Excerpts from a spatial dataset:

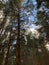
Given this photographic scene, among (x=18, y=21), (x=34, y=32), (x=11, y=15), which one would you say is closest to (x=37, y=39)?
(x=34, y=32)

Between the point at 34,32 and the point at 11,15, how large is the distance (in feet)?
9.35

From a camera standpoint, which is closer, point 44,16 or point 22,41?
point 44,16

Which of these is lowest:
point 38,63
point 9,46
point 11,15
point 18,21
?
point 38,63

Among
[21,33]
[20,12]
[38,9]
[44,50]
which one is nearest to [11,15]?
[20,12]

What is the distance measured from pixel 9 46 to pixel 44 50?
3698 millimetres

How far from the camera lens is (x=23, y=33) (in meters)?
16.0

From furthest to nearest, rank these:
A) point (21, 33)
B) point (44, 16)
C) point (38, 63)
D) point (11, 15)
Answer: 1. point (38, 63)
2. point (11, 15)
3. point (21, 33)
4. point (44, 16)

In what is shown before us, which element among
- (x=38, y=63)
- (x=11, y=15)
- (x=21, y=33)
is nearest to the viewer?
(x=21, y=33)

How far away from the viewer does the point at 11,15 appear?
17.0 m

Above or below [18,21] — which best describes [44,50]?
below

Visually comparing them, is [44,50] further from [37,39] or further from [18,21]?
[18,21]

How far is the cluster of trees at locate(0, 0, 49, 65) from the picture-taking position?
578 inches

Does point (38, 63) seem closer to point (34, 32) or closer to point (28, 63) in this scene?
point (28, 63)

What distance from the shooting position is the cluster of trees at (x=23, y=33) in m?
14.7
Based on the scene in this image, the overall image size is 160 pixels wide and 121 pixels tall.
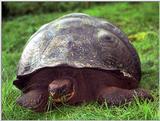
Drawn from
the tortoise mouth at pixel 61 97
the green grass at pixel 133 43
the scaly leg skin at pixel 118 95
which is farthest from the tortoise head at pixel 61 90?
the scaly leg skin at pixel 118 95

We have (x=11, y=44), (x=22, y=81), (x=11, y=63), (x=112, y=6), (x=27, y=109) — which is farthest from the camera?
(x=112, y=6)

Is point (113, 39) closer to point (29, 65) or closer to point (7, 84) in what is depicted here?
point (29, 65)

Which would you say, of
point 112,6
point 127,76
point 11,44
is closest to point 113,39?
point 127,76

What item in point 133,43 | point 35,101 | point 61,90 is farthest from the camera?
point 133,43

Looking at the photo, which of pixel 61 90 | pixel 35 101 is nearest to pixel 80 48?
pixel 61 90

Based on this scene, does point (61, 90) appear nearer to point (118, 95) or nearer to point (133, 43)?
point (118, 95)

What is being asked
Reproduce the full listing faithfully, but do not carry over any pictures.

Full solution
Given this photographic scene, among (x=18, y=21), (x=34, y=32), (x=11, y=15), which one would you say is closest to (x=37, y=39)?
(x=34, y=32)

Between the point at 34,32 and the point at 11,15, how large is the distance (in feet)?
9.35

From a camera standpoint, which is closer, point 44,16 or point 22,41?
point 44,16

Which of these is lowest:
point 38,63
point 9,46
point 11,15
point 18,21
?
point 38,63

Among
[21,33]
[20,12]
[38,9]
[44,50]
which one is nearest to [11,15]?
[20,12]

What is the distance measured from pixel 9 46 to pixel 44 50?
3698 millimetres

How far from the camera lens is (x=23, y=33) (in meters)?
16.0

From furthest to nearest, rank these:
A) point (21, 33)
B) point (44, 16)
C) point (38, 63)
D) point (11, 15)
Answer: 1. point (38, 63)
2. point (11, 15)
3. point (21, 33)
4. point (44, 16)

In what is shown before us, which element among
- (x=38, y=63)
- (x=11, y=15)
- (x=21, y=33)
is nearest to the viewer?
(x=21, y=33)

How far away from the viewer does the point at 11,15 appear?
17.0 m

Above or below [18,21] — which best describes [44,50]?
below

Visually comparing them, is [44,50] further from [37,39] or further from [18,21]?
[18,21]

How far is the cluster of trees at locate(0, 0, 49, 65) from the picture-taking position?
578 inches

Does point (38, 63) seem closer to point (34, 32) or closer to point (28, 63) in this scene?
point (28, 63)

What distance from the shooting position is the cluster of trees at (x=23, y=33) in m?
14.7
Based on the scene in this image, the overall image size is 160 pixels wide and 121 pixels tall.
Drawn from
the tortoise mouth at pixel 61 97
the green grass at pixel 133 43
the scaly leg skin at pixel 118 95
which is farthest from the tortoise head at pixel 61 90?
the scaly leg skin at pixel 118 95

We have (x=11, y=44), (x=22, y=81), (x=11, y=63), (x=112, y=6), (x=27, y=109) — which is farthest from the camera?
(x=112, y=6)

Is point (113, 39) closer to point (29, 65) or closer to point (7, 84) in what is depicted here?
point (29, 65)

Which would you say, of
point 112,6
point 127,76
point 11,44
is closest to point 113,39?
point 127,76

What item in point 133,43 | point 35,101 | point 61,90 is farthest from the camera?
point 133,43

Looking at the photo, which of pixel 61 90 | pixel 35 101 is nearest to pixel 80 48?
pixel 61 90

Based on this scene, does point (61, 90) appear nearer to point (118, 95) or nearer to point (133, 43)?
point (118, 95)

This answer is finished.